Из тьмы веков (Базоркин) - страница 81

Никто не сумел возразить Калою. И Гарак остался навсегда со своими предками.

В эту ночь возле солнечного могильника Эги до утра горел костер. Калой, Иналук, Виты, приехавший на похороны, и еще несколько юношей сидели вокруг огня и тихо вели беседу. А у стены могильника привязанный к каменному кольцу стоял Быстрый, которого Калой посвящал Гараку.
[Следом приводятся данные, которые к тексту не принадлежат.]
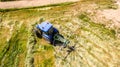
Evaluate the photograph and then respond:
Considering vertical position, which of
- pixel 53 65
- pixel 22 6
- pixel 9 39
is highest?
pixel 22 6

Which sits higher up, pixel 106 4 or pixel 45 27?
pixel 106 4

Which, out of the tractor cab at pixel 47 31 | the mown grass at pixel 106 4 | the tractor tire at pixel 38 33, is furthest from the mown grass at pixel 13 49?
the mown grass at pixel 106 4

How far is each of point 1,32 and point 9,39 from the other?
1.98 m

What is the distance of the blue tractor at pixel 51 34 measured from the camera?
32094 mm

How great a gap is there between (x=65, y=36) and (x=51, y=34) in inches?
90.6

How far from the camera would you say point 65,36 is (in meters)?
33.8

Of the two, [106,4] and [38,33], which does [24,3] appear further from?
[106,4]

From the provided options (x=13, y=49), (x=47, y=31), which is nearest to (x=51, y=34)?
(x=47, y=31)

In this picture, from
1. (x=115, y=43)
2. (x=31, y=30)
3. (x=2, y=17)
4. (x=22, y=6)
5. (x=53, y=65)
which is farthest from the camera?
(x=22, y=6)

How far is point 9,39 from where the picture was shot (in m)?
33.9

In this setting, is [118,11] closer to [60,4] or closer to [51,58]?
[60,4]

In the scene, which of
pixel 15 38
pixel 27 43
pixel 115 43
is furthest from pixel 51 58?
pixel 115 43

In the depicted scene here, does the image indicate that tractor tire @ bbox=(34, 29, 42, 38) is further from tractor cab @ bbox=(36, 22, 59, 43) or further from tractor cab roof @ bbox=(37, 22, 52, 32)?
tractor cab roof @ bbox=(37, 22, 52, 32)

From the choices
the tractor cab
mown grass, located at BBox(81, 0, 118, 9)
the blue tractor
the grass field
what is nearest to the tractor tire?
the blue tractor
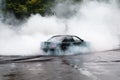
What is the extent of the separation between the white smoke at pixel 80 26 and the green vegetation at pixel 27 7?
2.98ft

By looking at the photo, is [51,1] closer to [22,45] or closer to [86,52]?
[22,45]

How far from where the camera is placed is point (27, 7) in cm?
3562

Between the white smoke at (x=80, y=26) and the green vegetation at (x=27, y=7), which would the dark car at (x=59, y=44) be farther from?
the green vegetation at (x=27, y=7)

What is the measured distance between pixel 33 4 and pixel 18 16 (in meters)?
1.94

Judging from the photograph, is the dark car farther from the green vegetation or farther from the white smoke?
the green vegetation

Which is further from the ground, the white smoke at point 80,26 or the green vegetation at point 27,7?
the green vegetation at point 27,7

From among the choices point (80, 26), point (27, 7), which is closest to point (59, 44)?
point (80, 26)

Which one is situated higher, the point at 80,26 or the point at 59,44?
the point at 80,26

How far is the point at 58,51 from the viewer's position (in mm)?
21266

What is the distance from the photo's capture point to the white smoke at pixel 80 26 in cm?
2898

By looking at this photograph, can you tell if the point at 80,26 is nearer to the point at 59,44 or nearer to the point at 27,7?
the point at 27,7

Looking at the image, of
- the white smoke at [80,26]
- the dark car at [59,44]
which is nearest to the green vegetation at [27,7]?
the white smoke at [80,26]

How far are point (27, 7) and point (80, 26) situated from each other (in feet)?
20.0

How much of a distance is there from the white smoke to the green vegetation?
0.91 meters
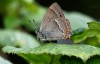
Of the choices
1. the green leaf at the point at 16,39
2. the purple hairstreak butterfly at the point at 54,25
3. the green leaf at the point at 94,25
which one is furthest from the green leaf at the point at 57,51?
the green leaf at the point at 16,39

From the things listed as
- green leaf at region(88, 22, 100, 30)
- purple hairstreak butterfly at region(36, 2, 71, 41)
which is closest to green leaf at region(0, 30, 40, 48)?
purple hairstreak butterfly at region(36, 2, 71, 41)

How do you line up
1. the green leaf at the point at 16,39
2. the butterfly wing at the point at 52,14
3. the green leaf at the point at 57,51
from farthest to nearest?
the green leaf at the point at 16,39 → the butterfly wing at the point at 52,14 → the green leaf at the point at 57,51

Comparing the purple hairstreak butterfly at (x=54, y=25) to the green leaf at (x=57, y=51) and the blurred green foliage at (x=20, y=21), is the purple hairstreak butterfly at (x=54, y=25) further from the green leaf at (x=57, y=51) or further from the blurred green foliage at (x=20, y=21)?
the blurred green foliage at (x=20, y=21)

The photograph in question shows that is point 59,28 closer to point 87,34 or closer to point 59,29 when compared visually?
point 59,29

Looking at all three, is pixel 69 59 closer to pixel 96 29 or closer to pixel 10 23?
pixel 96 29

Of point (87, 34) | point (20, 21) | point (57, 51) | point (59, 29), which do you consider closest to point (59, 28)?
point (59, 29)

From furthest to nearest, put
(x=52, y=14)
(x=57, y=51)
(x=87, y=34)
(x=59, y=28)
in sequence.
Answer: (x=59, y=28) → (x=52, y=14) → (x=87, y=34) → (x=57, y=51)

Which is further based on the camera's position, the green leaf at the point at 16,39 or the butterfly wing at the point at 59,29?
the green leaf at the point at 16,39
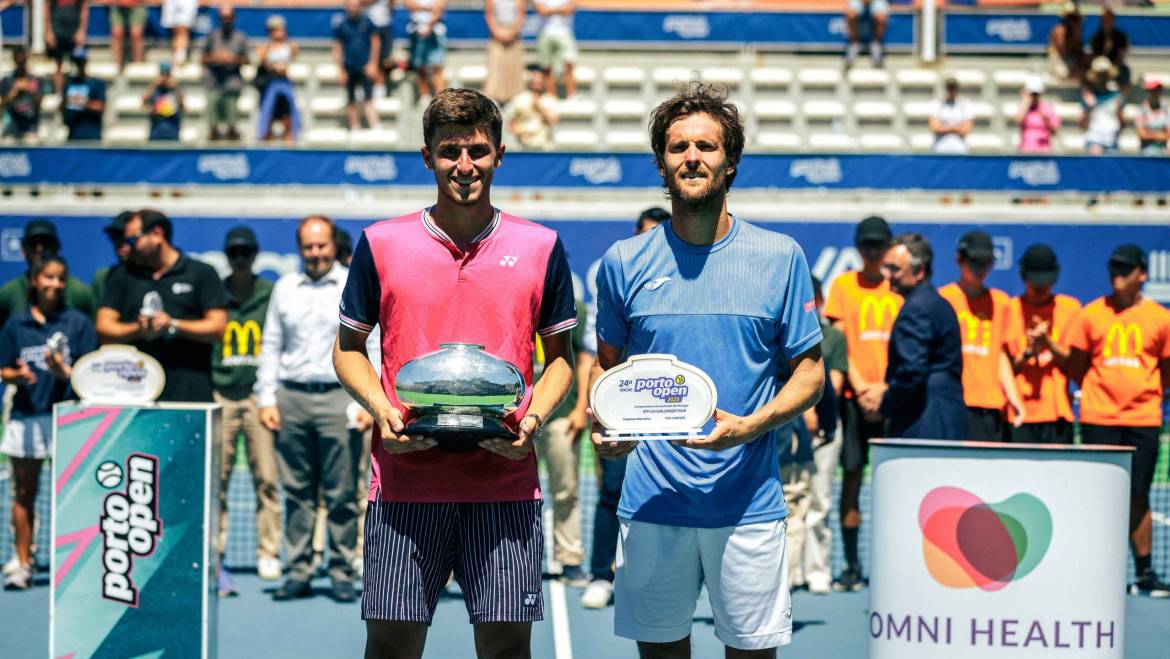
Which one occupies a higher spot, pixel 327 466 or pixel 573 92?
pixel 573 92

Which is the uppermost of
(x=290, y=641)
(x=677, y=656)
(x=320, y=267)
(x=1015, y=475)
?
(x=320, y=267)

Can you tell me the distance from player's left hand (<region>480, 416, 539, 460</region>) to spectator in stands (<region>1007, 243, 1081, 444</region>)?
5.73 meters

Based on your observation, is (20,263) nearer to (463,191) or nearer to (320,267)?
(320,267)

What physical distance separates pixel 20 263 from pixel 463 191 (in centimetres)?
1183

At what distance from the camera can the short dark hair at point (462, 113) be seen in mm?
4227

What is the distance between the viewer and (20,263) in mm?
14781

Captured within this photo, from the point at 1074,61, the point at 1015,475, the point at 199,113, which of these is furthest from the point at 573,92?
the point at 1015,475

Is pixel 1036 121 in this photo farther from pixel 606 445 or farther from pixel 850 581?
pixel 606 445

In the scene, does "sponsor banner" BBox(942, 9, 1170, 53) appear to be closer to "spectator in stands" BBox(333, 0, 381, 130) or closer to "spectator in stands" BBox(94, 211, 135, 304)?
"spectator in stands" BBox(333, 0, 381, 130)

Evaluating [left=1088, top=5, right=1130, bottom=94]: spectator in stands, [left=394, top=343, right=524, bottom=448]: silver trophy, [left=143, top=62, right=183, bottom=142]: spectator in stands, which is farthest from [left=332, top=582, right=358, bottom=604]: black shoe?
[left=1088, top=5, right=1130, bottom=94]: spectator in stands

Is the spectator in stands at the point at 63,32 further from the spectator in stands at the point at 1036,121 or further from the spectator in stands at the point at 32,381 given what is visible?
the spectator in stands at the point at 1036,121

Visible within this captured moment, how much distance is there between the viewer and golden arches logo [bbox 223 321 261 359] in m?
9.37

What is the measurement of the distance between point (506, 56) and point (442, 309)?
15071 mm

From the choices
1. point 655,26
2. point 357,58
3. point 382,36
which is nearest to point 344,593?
point 357,58
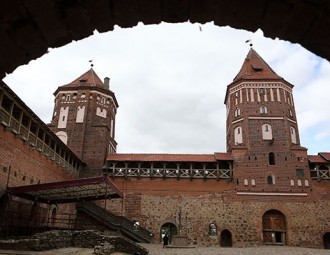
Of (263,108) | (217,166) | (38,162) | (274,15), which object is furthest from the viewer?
(263,108)

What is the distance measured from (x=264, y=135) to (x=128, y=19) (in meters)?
Result: 25.5

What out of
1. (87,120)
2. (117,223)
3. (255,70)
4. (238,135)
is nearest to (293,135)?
(238,135)

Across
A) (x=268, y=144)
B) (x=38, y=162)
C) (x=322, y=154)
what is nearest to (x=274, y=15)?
(x=38, y=162)

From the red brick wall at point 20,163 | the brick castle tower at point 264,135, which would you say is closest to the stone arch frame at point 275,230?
the brick castle tower at point 264,135

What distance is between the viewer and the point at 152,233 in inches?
938

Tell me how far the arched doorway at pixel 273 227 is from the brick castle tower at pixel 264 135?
1708 mm

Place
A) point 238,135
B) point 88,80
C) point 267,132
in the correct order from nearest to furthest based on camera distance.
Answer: point 267,132, point 238,135, point 88,80

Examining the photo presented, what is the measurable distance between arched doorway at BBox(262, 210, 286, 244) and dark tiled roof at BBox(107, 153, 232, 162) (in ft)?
17.5

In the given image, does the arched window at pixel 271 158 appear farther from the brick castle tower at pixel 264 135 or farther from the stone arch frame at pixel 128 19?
the stone arch frame at pixel 128 19

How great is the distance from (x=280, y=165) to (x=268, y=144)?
1.96 m

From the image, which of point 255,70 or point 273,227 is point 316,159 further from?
point 255,70

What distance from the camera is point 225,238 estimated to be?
80.0ft

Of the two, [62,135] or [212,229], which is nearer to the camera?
[212,229]

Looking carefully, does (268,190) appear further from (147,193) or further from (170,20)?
(170,20)
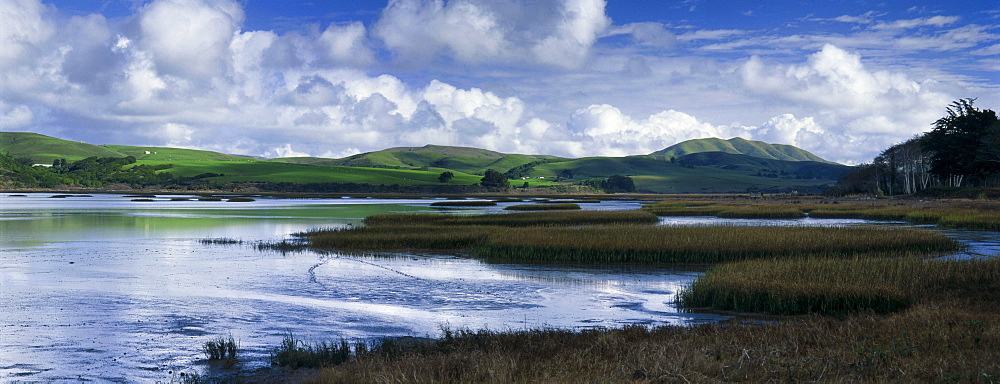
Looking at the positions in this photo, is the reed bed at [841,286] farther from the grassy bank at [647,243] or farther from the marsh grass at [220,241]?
the marsh grass at [220,241]

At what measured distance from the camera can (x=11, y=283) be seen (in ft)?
84.8

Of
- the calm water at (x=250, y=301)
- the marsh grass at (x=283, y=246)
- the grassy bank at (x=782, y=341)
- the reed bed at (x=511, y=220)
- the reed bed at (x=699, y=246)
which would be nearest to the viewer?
the grassy bank at (x=782, y=341)

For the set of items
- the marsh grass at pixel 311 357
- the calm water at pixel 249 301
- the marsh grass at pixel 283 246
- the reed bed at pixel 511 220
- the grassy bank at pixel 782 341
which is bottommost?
→ the calm water at pixel 249 301

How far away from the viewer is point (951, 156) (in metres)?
96.6

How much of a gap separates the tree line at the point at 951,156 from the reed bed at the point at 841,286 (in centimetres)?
7305

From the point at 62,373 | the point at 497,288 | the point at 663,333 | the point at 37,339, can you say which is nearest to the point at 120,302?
the point at 37,339

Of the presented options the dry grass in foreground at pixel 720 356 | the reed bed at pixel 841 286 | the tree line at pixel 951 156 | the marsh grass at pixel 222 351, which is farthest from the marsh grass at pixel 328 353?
the tree line at pixel 951 156

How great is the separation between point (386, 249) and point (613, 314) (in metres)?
22.2

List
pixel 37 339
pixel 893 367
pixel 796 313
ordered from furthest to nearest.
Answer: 1. pixel 796 313
2. pixel 37 339
3. pixel 893 367

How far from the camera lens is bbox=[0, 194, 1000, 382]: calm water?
1584cm

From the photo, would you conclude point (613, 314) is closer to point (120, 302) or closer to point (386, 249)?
point (120, 302)

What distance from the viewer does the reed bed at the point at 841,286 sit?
19.2m

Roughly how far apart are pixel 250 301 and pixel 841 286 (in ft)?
57.9

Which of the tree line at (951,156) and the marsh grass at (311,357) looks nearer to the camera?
the marsh grass at (311,357)
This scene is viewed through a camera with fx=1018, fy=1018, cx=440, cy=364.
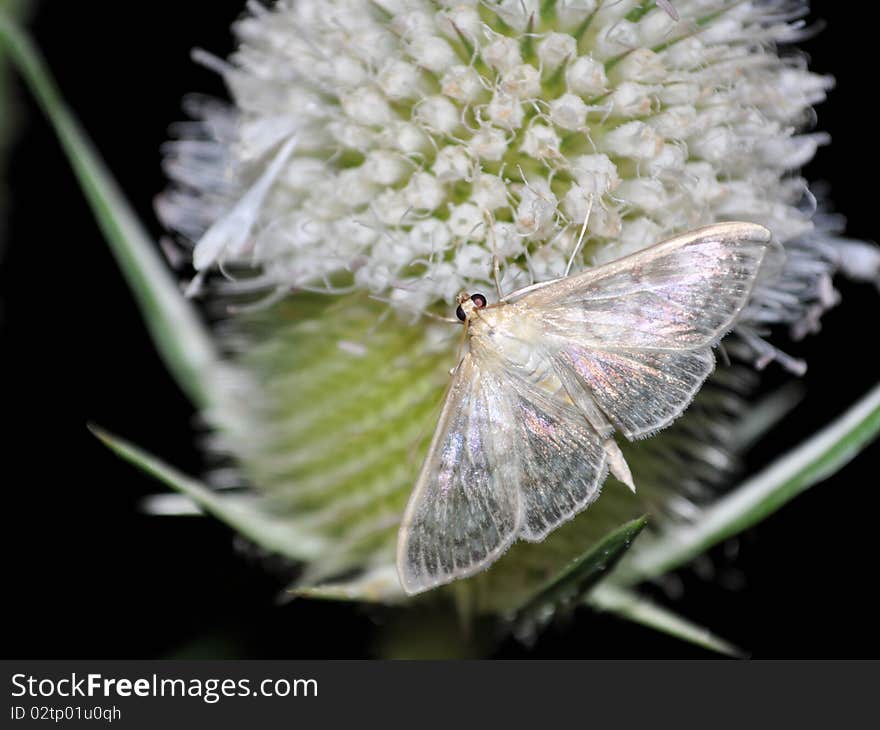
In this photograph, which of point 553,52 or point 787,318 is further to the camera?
point 787,318

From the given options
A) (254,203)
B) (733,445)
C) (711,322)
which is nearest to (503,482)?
(711,322)

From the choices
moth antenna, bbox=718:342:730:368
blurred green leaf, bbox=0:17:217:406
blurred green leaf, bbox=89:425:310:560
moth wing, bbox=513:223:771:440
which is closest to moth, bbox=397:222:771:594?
moth wing, bbox=513:223:771:440

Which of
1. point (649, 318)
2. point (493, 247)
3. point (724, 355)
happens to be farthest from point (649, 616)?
point (493, 247)

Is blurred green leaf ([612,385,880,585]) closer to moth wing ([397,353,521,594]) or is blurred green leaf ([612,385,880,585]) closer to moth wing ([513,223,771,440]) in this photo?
moth wing ([513,223,771,440])

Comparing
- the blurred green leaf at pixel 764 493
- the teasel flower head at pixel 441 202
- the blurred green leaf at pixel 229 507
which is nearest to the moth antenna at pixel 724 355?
the teasel flower head at pixel 441 202

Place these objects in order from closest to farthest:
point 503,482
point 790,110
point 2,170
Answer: point 503,482 → point 790,110 → point 2,170

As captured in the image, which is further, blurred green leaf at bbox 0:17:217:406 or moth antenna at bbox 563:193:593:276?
blurred green leaf at bbox 0:17:217:406

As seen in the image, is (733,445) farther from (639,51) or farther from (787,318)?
(639,51)

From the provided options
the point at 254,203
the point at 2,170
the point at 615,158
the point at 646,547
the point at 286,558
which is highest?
the point at 615,158
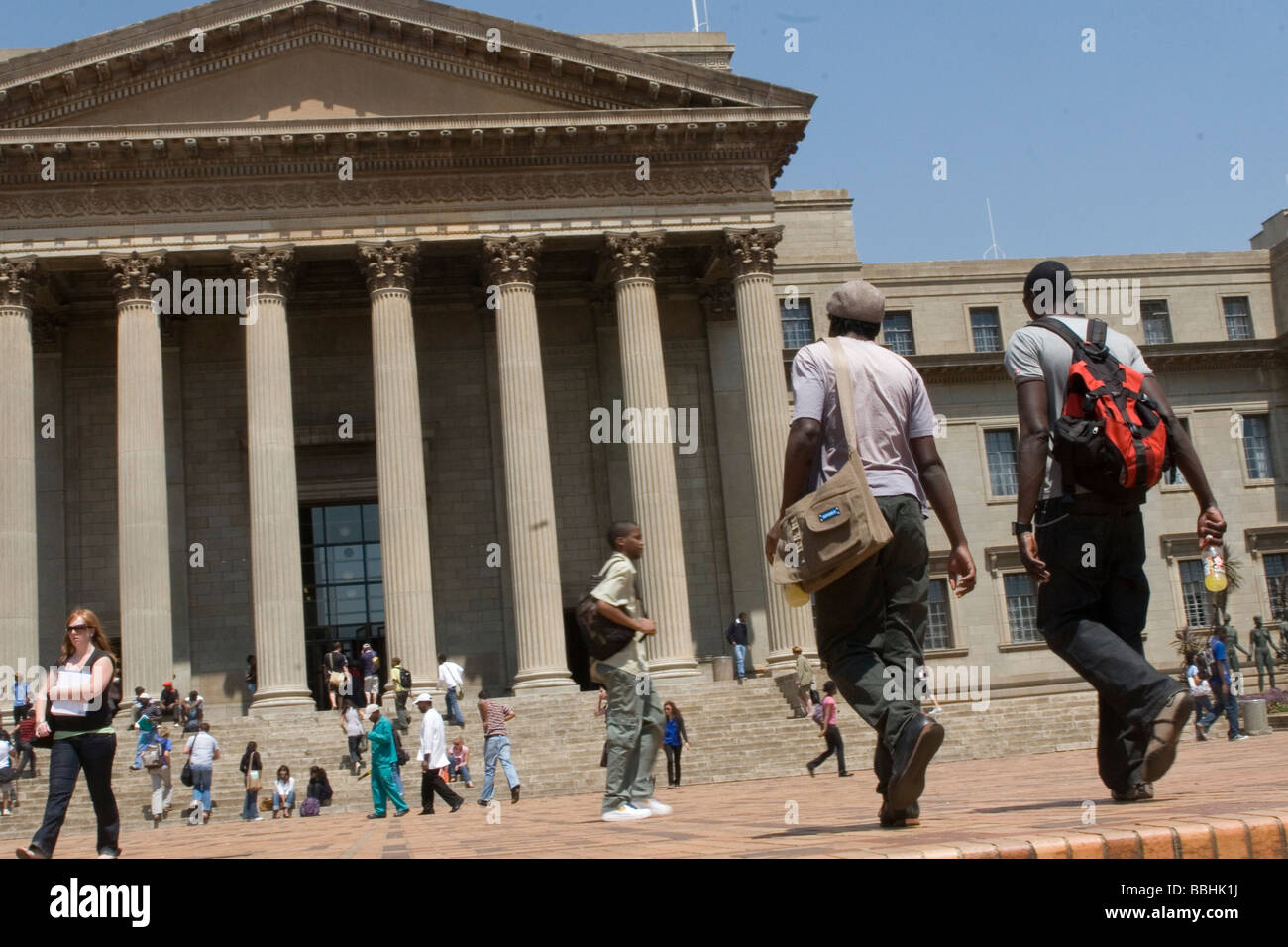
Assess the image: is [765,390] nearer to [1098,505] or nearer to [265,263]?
[265,263]

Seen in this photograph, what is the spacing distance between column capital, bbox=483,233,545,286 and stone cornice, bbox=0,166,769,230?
106 centimetres

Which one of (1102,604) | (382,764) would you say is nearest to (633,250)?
(382,764)

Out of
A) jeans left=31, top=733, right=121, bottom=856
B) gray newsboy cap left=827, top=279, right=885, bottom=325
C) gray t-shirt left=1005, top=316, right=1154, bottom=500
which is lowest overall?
jeans left=31, top=733, right=121, bottom=856

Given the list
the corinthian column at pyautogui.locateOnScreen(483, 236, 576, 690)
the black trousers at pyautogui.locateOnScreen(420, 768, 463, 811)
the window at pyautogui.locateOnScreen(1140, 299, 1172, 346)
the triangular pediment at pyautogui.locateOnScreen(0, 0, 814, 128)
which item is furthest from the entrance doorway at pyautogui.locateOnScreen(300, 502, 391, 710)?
the window at pyautogui.locateOnScreen(1140, 299, 1172, 346)

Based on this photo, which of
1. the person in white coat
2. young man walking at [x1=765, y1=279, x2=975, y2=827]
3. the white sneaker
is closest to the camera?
young man walking at [x1=765, y1=279, x2=975, y2=827]

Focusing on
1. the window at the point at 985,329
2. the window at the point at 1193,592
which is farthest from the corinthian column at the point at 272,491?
the window at the point at 1193,592

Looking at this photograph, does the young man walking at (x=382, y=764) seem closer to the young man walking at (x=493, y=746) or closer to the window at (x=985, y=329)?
the young man walking at (x=493, y=746)

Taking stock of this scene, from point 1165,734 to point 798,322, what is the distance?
139 feet

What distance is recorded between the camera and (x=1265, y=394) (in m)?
49.9

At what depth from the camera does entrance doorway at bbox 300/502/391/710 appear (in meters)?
39.7

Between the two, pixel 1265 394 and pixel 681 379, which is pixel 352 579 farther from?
pixel 1265 394

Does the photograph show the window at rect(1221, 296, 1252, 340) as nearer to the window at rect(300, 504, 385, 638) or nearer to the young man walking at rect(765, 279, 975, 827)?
the window at rect(300, 504, 385, 638)
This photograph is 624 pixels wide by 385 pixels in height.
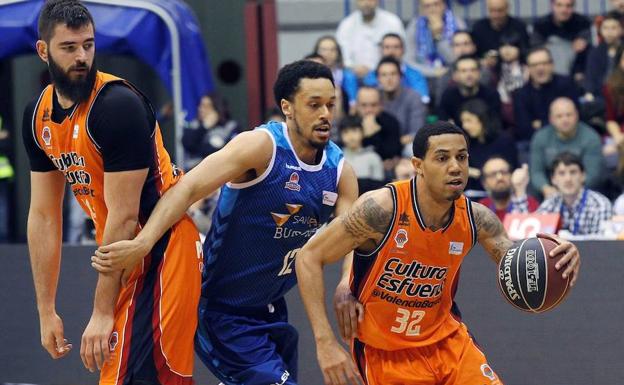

Но беда не приходит в одиночку.

Дня через три, когда на поминках уже перебывали почти все родные и знакомые, Докки лишилась рассудка. Она сидела тихо, ничего не понимала, не плакала, ничего не говорила и лишь иногда начинала тихонько напевать веселую песенку.

Калой почернел от горя.

Родственники Докки решили забрать ее к себе, а вместе с ней и Орци.

Родственники Доули, родной матери Калоя, предложили ему на время, чтобы не оставаться в одиночестве, поехать с ними. Разговор этот происходил во дворе. Соседи, однофамильцы Эги, тоже предлагали Калою свой кров и гостеприимство.

Он стоял у родовой башни, на том месте, где всегда стоял Гарак, и, опустив голову, слушал.

А когда голоса родных и друзей умолкли, он окинул их усталым взглядом. Люди увидели, как он исхудал. Но услышали они голос твердый и сильный.

— Вам всем спасибо, — сказал он. — Я знаю, что ваши слова от сердца. Но в этой башне еще никогда не угасал очаг отцов. Около этого очага живут их души. В этой башне сегодня горе. Завтра может быть и радость. Так бывает… Наш род не прекратился. Нас с братом опять двое.

И, пока мы живы, огонь предков здесь не погаснет. Мы не уйдем.

Молодой хозяин этого старого двора проводил родных и знакомых за ворота.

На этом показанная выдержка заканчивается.